What is Hashing?

January 30, 2018

Hashing is a cryptographic technique that takes a piece of data and translates it into a unique “fingerprint” (or “bit-string”). The resulting value that is generated – a representative image of the original message – is referred to as a “digital fingerprint”, “message digest” or a “hash value”.

Different scenarios require different cryptographic techniques. For example, to ensure confidentiality, an encryption method is used that enables one to reconstruct an original message with the knowledge of the appropriate key*. A cryptographic hash, however, is used to allow for a quick comparison of large data sets and to verify that that data has not been altered.

While some encryption techniques – such as the confidentiality example above – are reversible, a cryptographic hash is a one-way function and therefore impossible to invert.
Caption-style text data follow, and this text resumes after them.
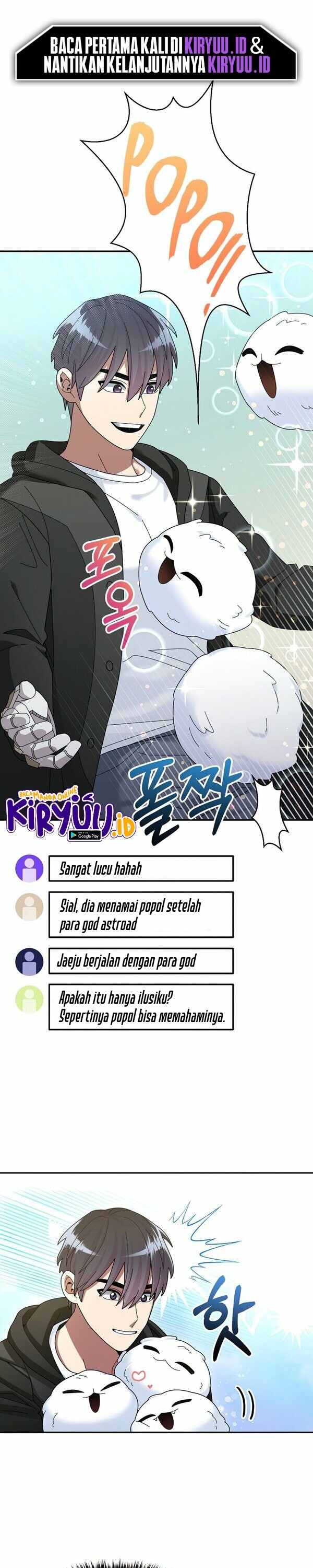 The Newbie Is Too Strong Chapter 37 Gambar 2
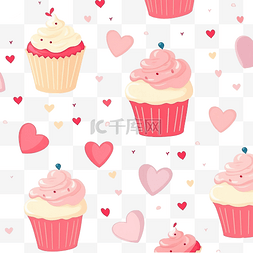 生日纸杯蛋糕图片_无缝情人节图案，配有心形粉色奶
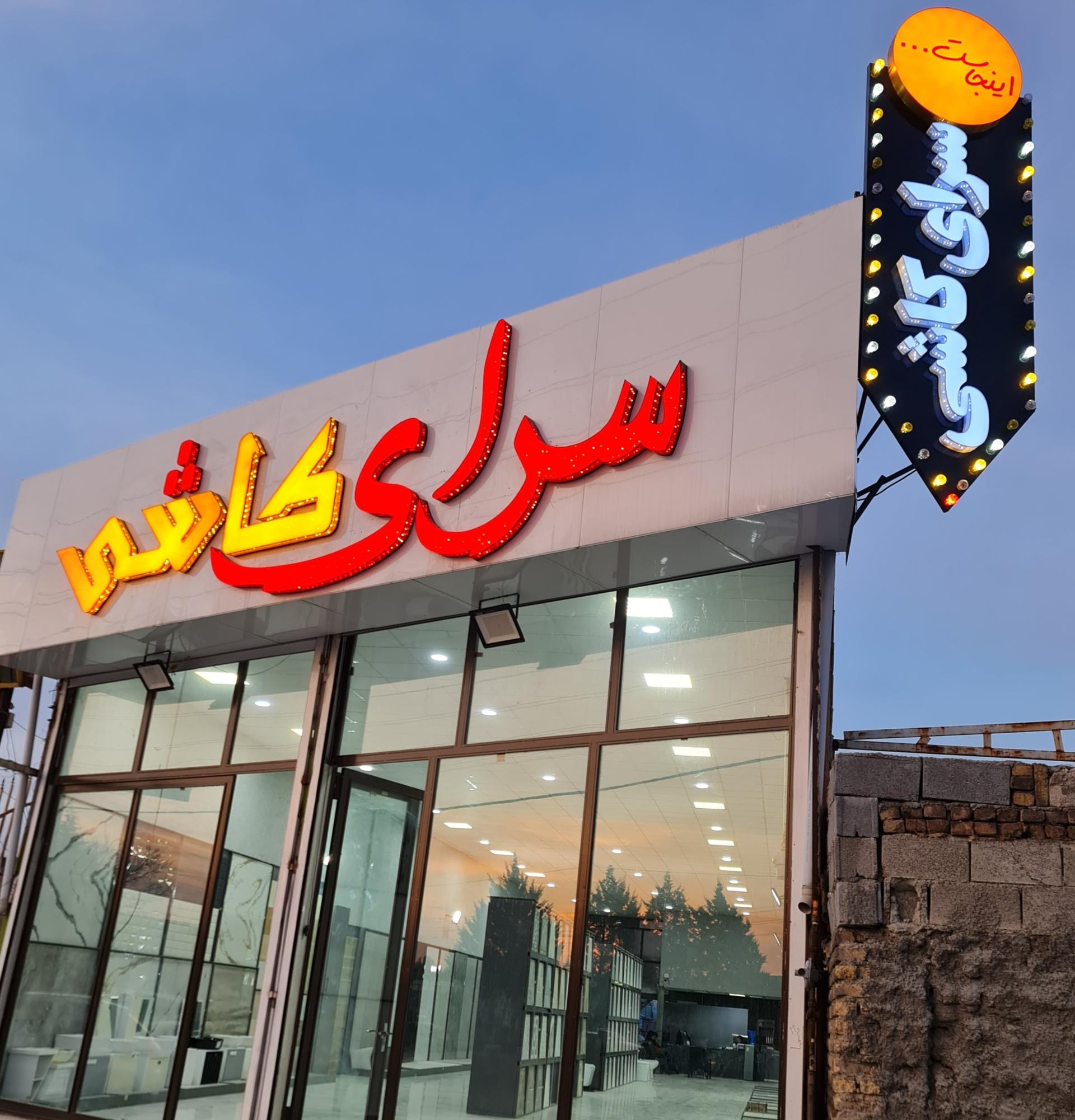 عکس سرای کاشی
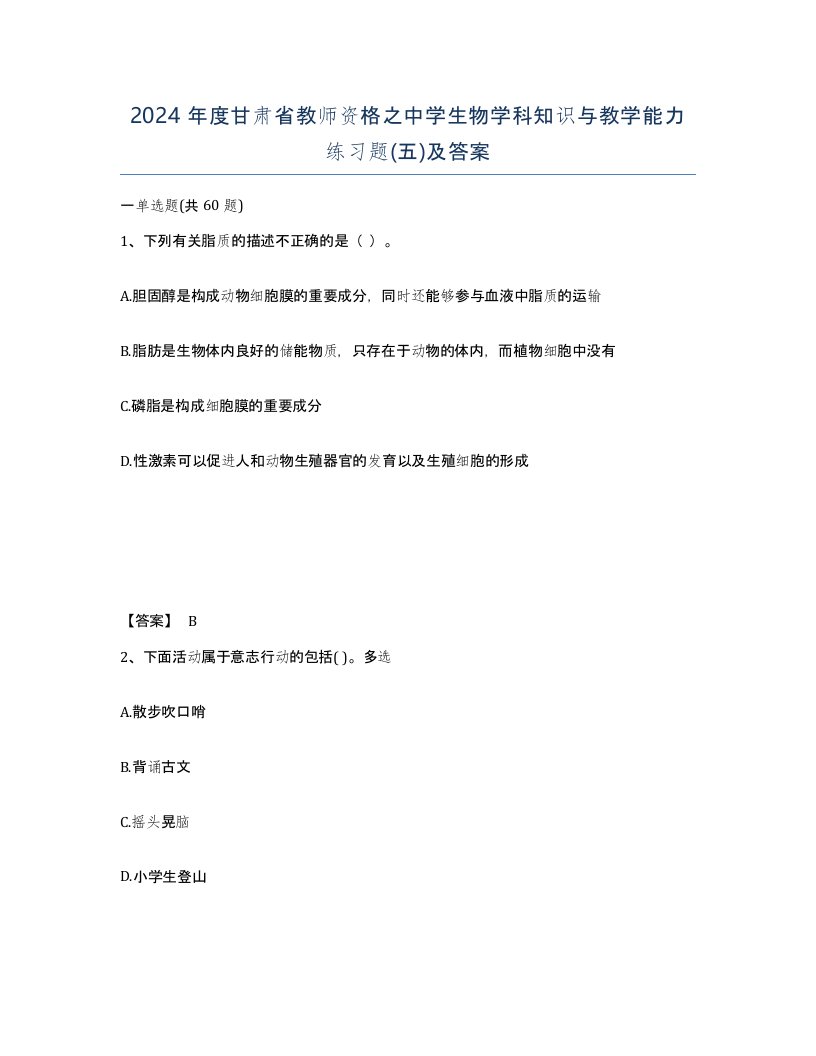 2024年度甘肃省教师资格之中学生物学科知识与教学能力练习题五及答案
So, even if someone knows the hash value of the data, he/she is unable to know the original message. Only the person who knows the original data can prove that the hash value was created from the original piece of data, thus ensuring that it has not been altered from its original form.

The only way to recreate the input (original) data from a hash function’s output is to try a large number of potential inputs to see if they produce a match. If two inputs result in the same output, then a collision** has occurred. While it ideally should be impossible to find two different messages whose hash values are similar, collision resistance doesn’t necessarily mean that no collisions exist, but rather that they are very difficult to find.

*Public/private key cryptography is an encryption method whereby one can encrypt data with the recipient’s public key and the recipient can then decrypt it using their private key (or vice versa, depending on the objective).

 **An example is a SHA-256 collision. A SHA-256 hash function produces 256 bits of output from a larger set of inputs. Thus, some inputs will necessarily hash to the same output. If a hacker finds a collision, he/she can use it to substitute an authorized message with an unauthorized one.